- _Exercise brief_
Copy the records below exactly, omitting any pictures they contain.

[start Recorded data]

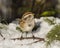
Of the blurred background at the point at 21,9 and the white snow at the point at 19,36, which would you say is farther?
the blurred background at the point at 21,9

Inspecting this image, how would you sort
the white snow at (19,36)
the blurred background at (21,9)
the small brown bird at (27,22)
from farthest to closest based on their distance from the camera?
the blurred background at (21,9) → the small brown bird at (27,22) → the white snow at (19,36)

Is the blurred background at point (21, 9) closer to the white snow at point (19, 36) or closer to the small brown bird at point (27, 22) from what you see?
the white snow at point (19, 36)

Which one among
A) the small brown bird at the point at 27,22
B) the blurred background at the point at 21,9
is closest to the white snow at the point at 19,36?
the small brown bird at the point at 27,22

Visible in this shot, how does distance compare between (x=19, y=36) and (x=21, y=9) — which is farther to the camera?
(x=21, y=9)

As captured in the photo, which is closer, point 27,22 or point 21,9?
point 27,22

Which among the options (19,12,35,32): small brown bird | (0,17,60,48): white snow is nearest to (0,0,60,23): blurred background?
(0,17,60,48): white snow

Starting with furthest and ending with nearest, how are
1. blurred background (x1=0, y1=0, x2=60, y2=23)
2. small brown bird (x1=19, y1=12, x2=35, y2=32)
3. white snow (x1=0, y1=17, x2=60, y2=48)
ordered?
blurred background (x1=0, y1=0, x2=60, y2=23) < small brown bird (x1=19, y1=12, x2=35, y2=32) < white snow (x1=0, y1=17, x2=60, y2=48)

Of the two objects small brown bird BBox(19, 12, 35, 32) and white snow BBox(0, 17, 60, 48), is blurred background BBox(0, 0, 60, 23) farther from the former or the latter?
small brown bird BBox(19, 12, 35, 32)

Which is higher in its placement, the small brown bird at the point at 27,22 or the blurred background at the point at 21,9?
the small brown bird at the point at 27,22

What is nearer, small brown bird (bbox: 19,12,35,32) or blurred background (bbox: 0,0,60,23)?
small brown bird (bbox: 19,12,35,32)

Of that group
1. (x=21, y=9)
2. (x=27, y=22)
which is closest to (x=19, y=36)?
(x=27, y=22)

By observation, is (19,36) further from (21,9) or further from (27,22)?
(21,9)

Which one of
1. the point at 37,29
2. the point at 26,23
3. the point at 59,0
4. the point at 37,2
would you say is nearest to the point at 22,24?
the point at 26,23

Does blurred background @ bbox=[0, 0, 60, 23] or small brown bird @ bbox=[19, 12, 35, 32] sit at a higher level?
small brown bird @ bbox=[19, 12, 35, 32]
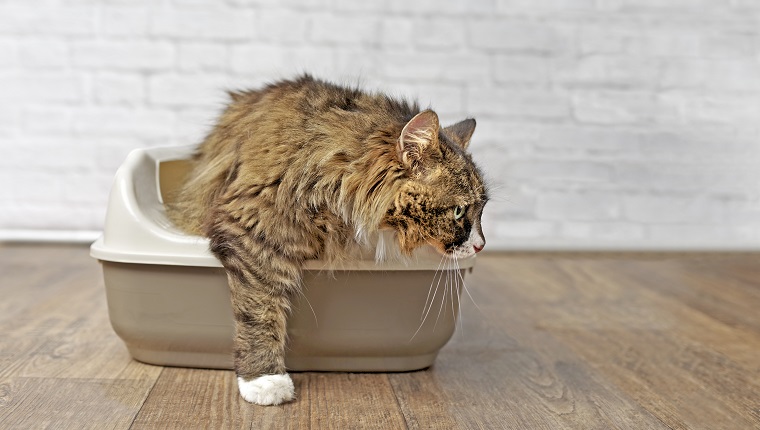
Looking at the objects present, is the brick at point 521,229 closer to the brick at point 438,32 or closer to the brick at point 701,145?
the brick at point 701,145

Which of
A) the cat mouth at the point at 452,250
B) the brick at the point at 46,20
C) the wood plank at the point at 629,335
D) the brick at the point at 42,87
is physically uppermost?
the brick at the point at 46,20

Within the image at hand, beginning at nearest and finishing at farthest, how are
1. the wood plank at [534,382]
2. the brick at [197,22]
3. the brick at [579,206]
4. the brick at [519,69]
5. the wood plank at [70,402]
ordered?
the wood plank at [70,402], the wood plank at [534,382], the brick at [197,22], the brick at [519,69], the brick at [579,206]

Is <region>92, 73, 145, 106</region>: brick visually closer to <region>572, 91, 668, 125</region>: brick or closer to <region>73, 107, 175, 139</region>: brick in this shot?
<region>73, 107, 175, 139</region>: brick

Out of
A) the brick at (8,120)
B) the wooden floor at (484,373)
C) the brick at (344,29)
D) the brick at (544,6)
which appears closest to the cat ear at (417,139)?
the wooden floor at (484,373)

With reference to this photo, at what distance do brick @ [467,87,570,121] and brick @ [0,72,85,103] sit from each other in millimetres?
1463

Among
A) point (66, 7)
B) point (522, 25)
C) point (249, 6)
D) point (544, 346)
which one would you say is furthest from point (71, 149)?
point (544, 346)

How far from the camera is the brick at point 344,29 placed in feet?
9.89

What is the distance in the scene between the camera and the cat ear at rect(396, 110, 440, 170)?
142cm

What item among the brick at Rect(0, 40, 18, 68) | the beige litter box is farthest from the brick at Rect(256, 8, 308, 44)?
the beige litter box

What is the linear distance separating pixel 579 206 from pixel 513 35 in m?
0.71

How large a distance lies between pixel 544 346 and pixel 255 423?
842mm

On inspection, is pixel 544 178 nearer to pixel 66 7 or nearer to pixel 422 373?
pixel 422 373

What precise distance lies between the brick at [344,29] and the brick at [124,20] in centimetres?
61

[end Recorded data]

- _Response below_
Of the blurred background at the point at 21,9 and the white snow at the point at 19,36, which would you say is farther?
the blurred background at the point at 21,9

Inspecting this image, how would you sort
the white snow at (19,36)
the blurred background at (21,9)
the small brown bird at (27,22)
from farthest to closest based on their distance from the camera?
the blurred background at (21,9) → the small brown bird at (27,22) → the white snow at (19,36)

Is the blurred background at point (21, 9) closer to the white snow at point (19, 36) or closer to the small brown bird at point (27, 22) from what you see?
the white snow at point (19, 36)

Which one among
A) the small brown bird at the point at 27,22
B) the blurred background at the point at 21,9
is closest to the white snow at the point at 19,36?
the small brown bird at the point at 27,22

Visible in this shot, how does distance compare between (x=19, y=36) and (x=21, y=9) — which is farther to the camera?
(x=21, y=9)

As captured in the photo, which is closer, point 27,22 or point 21,9?
point 27,22

Which among the options (19,12,35,32): small brown bird | (0,17,60,48): white snow is nearest to (0,0,60,23): blurred background?
(0,17,60,48): white snow

Starting with furthest and ending with nearest, how are
1. blurred background (x1=0, y1=0, x2=60, y2=23)
2. small brown bird (x1=19, y1=12, x2=35, y2=32)
3. white snow (x1=0, y1=17, x2=60, y2=48)
ordered?
blurred background (x1=0, y1=0, x2=60, y2=23) < small brown bird (x1=19, y1=12, x2=35, y2=32) < white snow (x1=0, y1=17, x2=60, y2=48)

Of the two objects small brown bird BBox(19, 12, 35, 32) and white snow BBox(0, 17, 60, 48), is blurred background BBox(0, 0, 60, 23) farther from the former or the latter?
small brown bird BBox(19, 12, 35, 32)

Which is higher in its placement, the small brown bird at the point at 27,22 or the blurred background at the point at 21,9?
the small brown bird at the point at 27,22

What is nearer, small brown bird (bbox: 19,12,35,32) or blurred background (bbox: 0,0,60,23)?
small brown bird (bbox: 19,12,35,32)

Of that group
1. (x=21, y=9)
2. (x=27, y=22)
which is closest to (x=19, y=36)?
(x=27, y=22)

By observation, is (19,36) further from (21,9) or further from (27,22)?
(21,9)

Which one of
1. the point at 37,29
2. the point at 26,23
3. the point at 59,0
4. the point at 37,2
would you say is nearest to the point at 22,24?
the point at 26,23

Does blurred background @ bbox=[0, 0, 60, 23] or small brown bird @ bbox=[19, 12, 35, 32] sit at a higher level?
small brown bird @ bbox=[19, 12, 35, 32]
Looking at the objects present, is the brick at point 521,229 closer to the brick at point 438,32 or closer to the brick at point 701,145?
the brick at point 701,145

Which of
A) the cat mouth at the point at 452,250
B) the brick at the point at 46,20
C) the wood plank at the point at 629,335
D) the brick at the point at 42,87
is physically uppermost?
the brick at the point at 46,20

Within the image at hand, beginning at nearest and finishing at farthest, how are
1. the wood plank at [534,382]
2. the brick at [197,22]
3. the brick at [579,206]
4. the brick at [519,69]
5. the wood plank at [70,402]
ordered?
the wood plank at [70,402], the wood plank at [534,382], the brick at [197,22], the brick at [519,69], the brick at [579,206]

Is <region>92, 73, 145, 106</region>: brick visually closer to <region>572, 91, 668, 125</region>: brick or closer to <region>73, 107, 175, 139</region>: brick in this shot?
<region>73, 107, 175, 139</region>: brick

Out of
A) the brick at (8,120)
B) the wooden floor at (484,373)
C) the brick at (344,29)
D) the brick at (544,6)
which appears closest to the cat ear at (417,139)?
the wooden floor at (484,373)

With reference to this photo, at what distance do brick @ [467,87,570,121] and brick @ [0,72,85,103] sit from each other in millimetres?
1463

Among
A) point (66, 7)
B) point (522, 25)
C) point (249, 6)
D) point (544, 346)
which one would you say is furthest from point (71, 149)?
point (544, 346)

How far from the camera is the brick at point 344,29 placed in feet?
9.89

What is the distance in the scene between the camera and the cat ear at rect(396, 110, 440, 170)?
142cm

What item among the brick at Rect(0, 40, 18, 68) | the beige litter box is farthest from the brick at Rect(256, 8, 308, 44)?
the beige litter box

What is the linear distance separating pixel 579 206 from pixel 513 35 in m?
0.71

How large a distance lies between pixel 544 346 and pixel 255 423?
842mm

On inspection, is pixel 544 178 nearer to pixel 66 7 or nearer to pixel 422 373?
pixel 422 373

What precise distance lies between the brick at [344,29] and the brick at [124,20] in centimetres?
61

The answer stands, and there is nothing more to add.